With her educational background, Lloyd also wanted to bolster the networking and workshop programme.

Next time, there might even be a theme for entrants to respond to through their work.

“At the moment we do an open call and pick one artist from a hundred submissions and give them a solo show, which is essentially the keynote exhibition. It’s an opportunity for an emerging artist to put on the show of their dreams.

“We also curated a section of the Phoenix Gallery with three other projects – the Photobook Show, the Photocopy, and the Unphotographable.”

The Photobook Show gives visitors access to more than 250 photobooks collected at exhibitions by the collective behind the Fringe.
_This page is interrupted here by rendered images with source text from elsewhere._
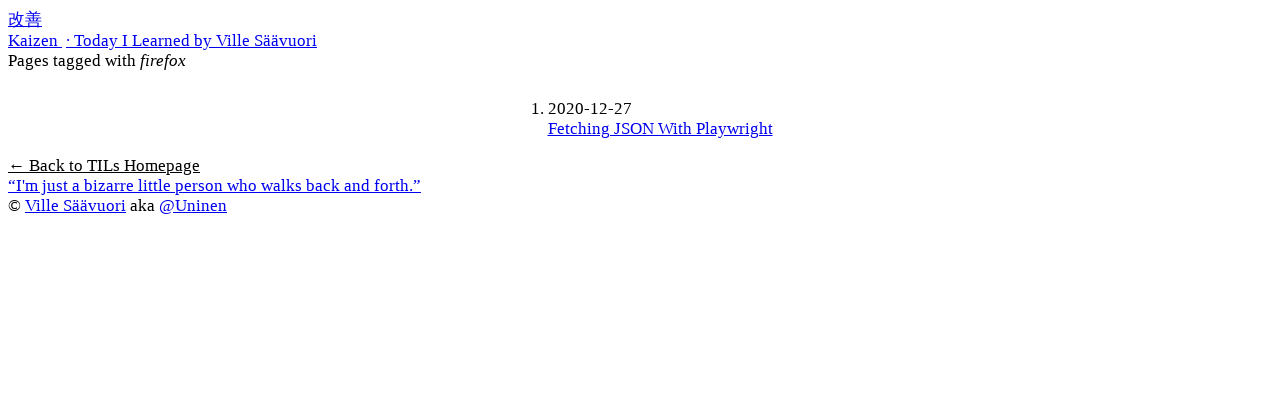

--- FILE ---
content_type: text/html; charset=utf-8
request_url: https://til.unessa.net/tags/firefox/
body_size: 1206
content:
<!DOCTYPE html><html lang="en"> <head><meta charset="utf-8"><link rel="icon" type="image/svg+xml" href="/favicon.ico"><meta name="viewport" content="width=device-width"><meta property="og:locale" content="en"><meta name="language" content="en"><title>Learnings tagged with firefox</title><meta name="description" content="A sample of learnings by Ville Säävuori"><meta property="og:title" content="Learnings tagged with firefox"><meta property="og:description" content="A sample of learnings by Ville Säävuori"><meta property="og:url" content="https://til.unessa.net/tags/firefox/"><meta property="og:type" content="website"><meta property="og:image" content="https://til.unessa.net/apple-touch-icon.png"><meta property="og:image:width" content="180"><meta property="og:image:height" content="180"><meta name="twitter:card" content="summary_large_image"><meta name="twitter:image" content="https://til.unessa.net/apple-touch-icon.png"><meta property="twitter:title" content="Learnings tagged with firefox"><meta property="twitter:description" content="A sample of learnings by Ville Säävuori"><link rel="apple-touch-icon" sizes="180x180" href="https://til.unessa.net/apple-touch-icon.png"><link rel="icon" type="image/png" sizes="32x32" href="https://til.unessa.net/favicon-32x32.png"><link rel="icon" type="image/png" sizes="16x16" href="https://til.unessa.net/favicon-16x16.png"><meta property="og:article:author" content="Ville Säävuori"><meta property="article:author" content="Ville Säävuori"><meta name="author" content="Ville Säävuori"><meta name="twitter:creator" content="@uninen"><link rel="alternate" type="application/rss+xml" title="Today I Learned by Ville Säävuori" href="https://til.unessa.net/rss.xml"><script defer data-domain="til.unessa.net" src="https://plausible.io/js/script.js"></script><link rel="stylesheet" href="/_astro/_tag_.CMpwGdGO.css"></head> <body class="base">  <header class="flex flex-row items-center justify-start w-full px-4 py-2 md:px-6 md:py-3 bg-linear-to-r from-indigo-600 to-purple-700" data-pagefind-ignore> <div class="font-serif text-3xl"><a href="/">改善</a></div> <div class="flex flex-col md:flex-row items-center pl-4 min-h-[2rem] flex-wrap"> <a href="/" class="font-bold">Kaizen&nbsp;</a> <a href="/" class="inline-block break-words"> <span class="text-indigo-100"><span class="hidden md:inline-block">&middot;&nbsp;</span>Today I Learned by Ville Säävuori</span> </a> </div> </header>  <h1 data-pagefind-filter="tag:firefox">Pages tagged with <em>firefox</em></h1> <main data-pagefind-ignore> <article> <ol class="entrylist"> <li> <div class="flex items-start"> <time class="hidden mr-3 font-mono text-sm leading-tight text-gray-400 sm:block" datetime="Sun Dec 27 2020 00:00:00 GMT+0000 (Coordinated Universal Time)"> 2020-12-27 </time> <div> <a href="/scraping/playwright-json/" class="inline-block text-lg leading-none text-indigo-400 align-top hover:underline"> Fetching JSON With Playwright </a> </div> </div> </li> </ol> </article> </main>  <footer class="flex flex-col px-4 pt-6 pb-2 mb-4 text-gray-400 md:text-center" data-pagefind-ignore> <div class="pb-14 colorlinks"> <a href="/">&larr; Back to TILs Homepage</a> </div> <div> <quote class="font-serif italic text-gray-500 text-xs md:text-base"> <a href="https://www.youtube.com/watch?v=oH41gGBVpkE">
“I'm just a bizarre little person who walks back and forth.”
</a> </quote> </div> <div class="mt-2 text-sm md:text-base">
&copy; <a href="https://www.unessa.net">Ville Säävuori</a> aka
<a class="underline hover:text-indigo-500" href="https://twitter.com/uninen">@Uninen</a> </div> </footer>  </body></html>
The Photocopy Club – a bi-monthly exhibition split between London and Brighton which aims to take photography off the internet and on to printed matter – is still accepting submissions to be part of the rotating six-week project.

The Unphotographable are the designers behind the fringe rebrand (the 25,000 copies of the magazine and new website are their work) and have made a text-based show with photographers describing a photo they never took but wished they had taken.
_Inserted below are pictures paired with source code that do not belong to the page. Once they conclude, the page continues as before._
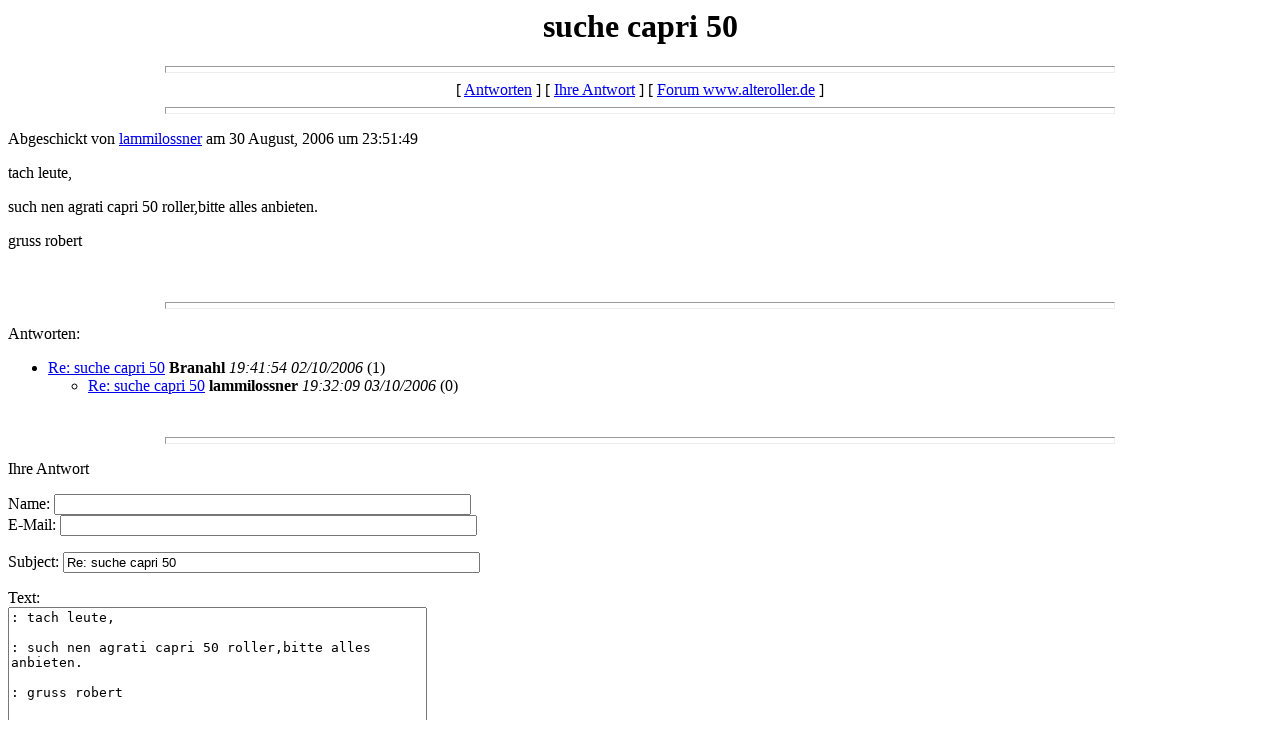

--- FILE ---
content_type: text/html
request_url: http://alteroller.de/forum/messages/599.html
body_size: 2184
content:
<html>
  <head>
    <title>suche capri 50</title>
  </head>
  <body bgcolor=white>
    <center>
      <h1>suche capri 50</h1>
    </center>
<hr size=7 width=75%>
<center>[ <a href="#followups">Antworten</a> ] [ <a href="#postfp">Ihre Antwort</a> ] [ <a href="/forum/index.html">Forum www.alteroller.de</a> ]</center>
<hr size=7 width=75%><p>
Abgeschickt von <a href="mailto:robert.lossner@gmx.de">lammilossner</a> am 30 August, 2006 um 23:51:49<p>
tach leute,<p>such nen agrati capri 50 roller,bitte alles anbieten.<p>gruss robert<br>
<br>
<br><hr size=7 width=75%><p>
<a name="followups">Antworten:</a><br>
<ul><!--insert: 599-->
<!--top: 624--><li><a href="624.html">Re: suche capri 50</a> <b>Branahl</b> <i>19:41:54 02/10/2006</i>
(<!--responses: 624-->1)
<ul><!--insert: 624-->
<!--top: 626--><li><a href="626.html">Re: suche capri 50</a> <b>lammilossner</b> <i>19:32:09 03/10/2006</i>
(<!--responses: 626-->0)
<ul><!--insert: 626-->
</ul><!--end: 626-->
</ul><!--end: 624-->
</ul><!--end: 599-->
<br><hr size=7 width=75%><p>
<a name="postfp">Ihre Antwort</a><p>
<form method=POST action="/cgi-bin/forum.pl">
<input type=hidden name="followup" value="599">
<input type=hidden name="origname" value="lammilossner">
<input type=hidden name="origemail" value="robert.lossner@gmx.de">
<input type=hidden name="origsubject" value="suche capri 50">
<input type=hidden name="origdate" value="30 August, 2006 um 23:51:49">
Name: <input type=text name="name" size=50><br>
E-Mail: <input type=text name="email" size=50><p>
Subject: <input type=text name="subject" value="Re: suche capri 50" size=50><p>
Text:<br>
<textarea name="body" COLS=50 ROWS=10>
: tach leute,

: such nen agrati capri 50 roller,bitte alles anbieten.

: gruss robert

</textarea>
<p>
Optionale URL: <input type=text name="url" size=50><br>
Link Titel: <input type=text name="url_title" size=48><br>
Optionale Bild-URL: <input type=text name="img" size=49><p>
<input type=submit value="Antwort Absenden"> <input type=reset>
<p><hr size=7 width=75%>
<center>[ <a href="#followups">Antworten</a> ] [ <a href="#postfp">Ihre Antwort</a> ] [ <a href="/forum/index.html">Forum www.alteroller.de</a> ]</center>
</body></html>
The keynote show this year is On The Surface Of Images by South Korean artist Jinkyun Ahn.

It is his first major solo exhibition and explores mortality, immortality, death and the afterlife, through his parent’s relationship to each other and their family.

By playing with the images, repeating, repositioning and dismembering his parents, he creates a surrealist aesthetic.
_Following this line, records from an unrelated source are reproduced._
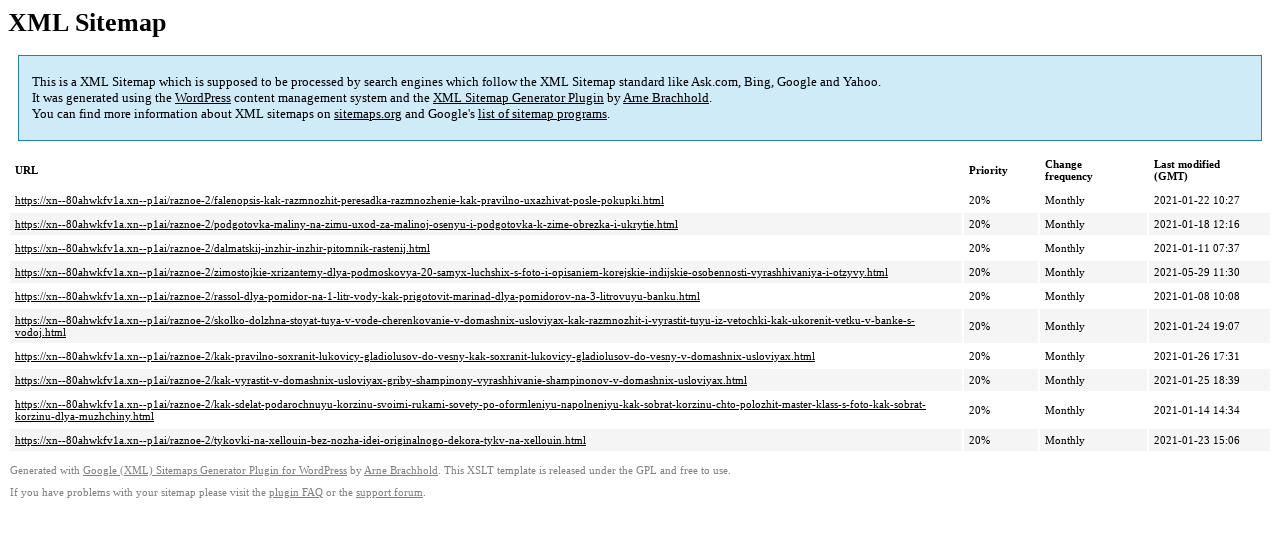

--- FILE ---
content_type: text/xml
request_url: https://xn--80ahwkfv1a.xn--p1ai/sitemap-pt-post-p2-2021-02.xml
body_size: 895
content:
<?xml version='1.0' encoding='UTF-8'?><?xml-stylesheet type='text/xsl' href='https://xn--80ahwkfv1a.xn--p1ai/wp-content/mu-plugins/google-sitemap-generator/sitemap.xsl'?><!-- sitemap-generator-url='http://www.arnebrachhold.de' sitemap-generator-version='4.1.7' -->
<!-- generated-on='05.01.2026 20:26' -->
<urlset xmlns:xsi='http://www.w3.org/2001/XMLSchema-instance' xsi:schemaLocation='http://www.sitemaps.org/schemas/sitemap/0.9 http://www.sitemaps.org/schemas/sitemap/0.9/sitemap.xsd' xmlns='http://www.sitemaps.org/schemas/sitemap/0.9'>	<url>
		<loc>https://xn--80ahwkfv1a.xn--p1ai/raznoe-2/falenopsis-kak-razmnozhit-peresadka-razmnozhenie-kak-pravilno-uxazhivat-posle-pokupki.html</loc>
		<lastmod>2021-01-22T10:27:33+00:00</lastmod>
		<changefreq>monthly</changefreq>
		<priority>0.2</priority>
	</url>
	<url>
		<loc>https://xn--80ahwkfv1a.xn--p1ai/raznoe-2/podgotovka-maliny-na-zimu-uxod-za-malinoj-osenyu-i-podgotovka-k-zime-obrezka-i-ukrytie.html</loc>
		<lastmod>2021-01-18T12:16:59+00:00</lastmod>
		<changefreq>monthly</changefreq>
		<priority>0.2</priority>
	</url>
	<url>
		<loc>https://xn--80ahwkfv1a.xn--p1ai/raznoe-2/dalmatskij-inzhir-inzhir-pitomnik-rastenij.html</loc>
		<lastmod>2021-01-11T07:37:31+00:00</lastmod>
		<changefreq>monthly</changefreq>
		<priority>0.2</priority>
	</url>
	<url>
		<loc>https://xn--80ahwkfv1a.xn--p1ai/raznoe-2/zimostojkie-xrizantemy-dlya-podmoskovya-20-samyx-luchshix-s-foto-i-opisaniem-korejskie-indijskie-osobennosti-vyrashhivaniya-i-otzyvy.html</loc>
		<lastmod>2021-05-29T11:30:13+00:00</lastmod>
		<changefreq>monthly</changefreq>
		<priority>0.2</priority>
	</url>
	<url>
		<loc>https://xn--80ahwkfv1a.xn--p1ai/raznoe-2/rassol-dlya-pomidor-na-1-litr-vody-kak-prigotovit-marinad-dlya-pomidorov-na-3-litrovuyu-banku.html</loc>
		<lastmod>2021-01-08T10:08:07+00:00</lastmod>
		<changefreq>monthly</changefreq>
		<priority>0.2</priority>
	</url>
	<url>
		<loc>https://xn--80ahwkfv1a.xn--p1ai/raznoe-2/skolko-dolzhna-stoyat-tuya-v-vode-cherenkovanie-v-domashnix-usloviyax-kak-razmnozhit-i-vyrastit-tuyu-iz-vetochki-kak-ukorenit-vetku-v-banke-s-vodoj.html</loc>
		<lastmod>2021-01-24T19:07:33+00:00</lastmod>
		<changefreq>monthly</changefreq>
		<priority>0.2</priority>
	</url>
	<url>
		<loc>https://xn--80ahwkfv1a.xn--p1ai/raznoe-2/kak-pravilno-soxranit-lukovicy-gladiolusov-do-vesny-kak-soxranit-lukovicy-gladiolusov-do-vesny-v-domashnix-usloviyax.html</loc>
		<lastmod>2021-01-26T17:31:42+00:00</lastmod>
		<changefreq>monthly</changefreq>
		<priority>0.2</priority>
	</url>
	<url>
		<loc>https://xn--80ahwkfv1a.xn--p1ai/raznoe-2/kak-vyrastit-v-domashnix-usloviyax-griby-shampinony-vyrashhivanie-shampinonov-v-domashnix-usloviyax.html</loc>
		<lastmod>2021-01-25T18:39:11+00:00</lastmod>
		<changefreq>monthly</changefreq>
		<priority>0.2</priority>
	</url>
	<url>
		<loc>https://xn--80ahwkfv1a.xn--p1ai/raznoe-2/kak-sdelat-podarochnuyu-korzinu-svoimi-rukami-sovety-po-oformleniyu-napolneniyu-kak-sobrat-korzinu-chto-polozhit-master-klass-s-foto-kak-sobrat-korzinu-dlya-muzhchiny.html</loc>
		<lastmod>2021-01-14T14:34:53+00:00</lastmod>
		<changefreq>monthly</changefreq>
		<priority>0.2</priority>
	</url>
	<url>
		<loc>https://xn--80ahwkfv1a.xn--p1ai/raznoe-2/tykovki-na-xellouin-bez-nozha-idei-originalnogo-dekora-tykv-na-xellouin.html</loc>
		<lastmod>2021-01-23T15:06:38+00:00</lastmod>
		<changefreq>monthly</changefreq>
		<priority>0.2</priority>
	</url>
</urlset><!-- Request ID: 2af784764274f237a84b24412e55a540; Queries for sitemap: 24; Total queries: 60; Seconds: $end_time; Memory for sitemap: 0MB; Total memory: 2MB -->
“The judges were looking for some kind of story behind the work. Their one concern was that the images were cold, but at the same time they were drawn to them because they are striking and tell a story about Jin’s parents and explore his culture as well. It’s not just visual.”

In Korea it is traditional to buy a section in graveyard before you die.

“As you grow up, at some point you become the parent. You’re the child, then the teenager, then you become the parent. As you get older, you notice your parents getting older and you’d like them to stop.

“He is questioning his own mortality and obviously realising they will pass away. But it is playful as well as clinical. They are quite filmic, almost like stills.”

Jin will talk about his work at the Phoenix Gallery on the opening day tomorrow at 3.30pm, before the exhibitions open at 5.30pm, and many of the 60 venues also open their doors.

Lloyd suggests visitors check the website first before visiting exhibitions.

“Obviously all the work is not to everyone’s taste. Look on the website first and see what photos you like – some prefer documentary style, some like portraiture and some like work that explores personal issues.”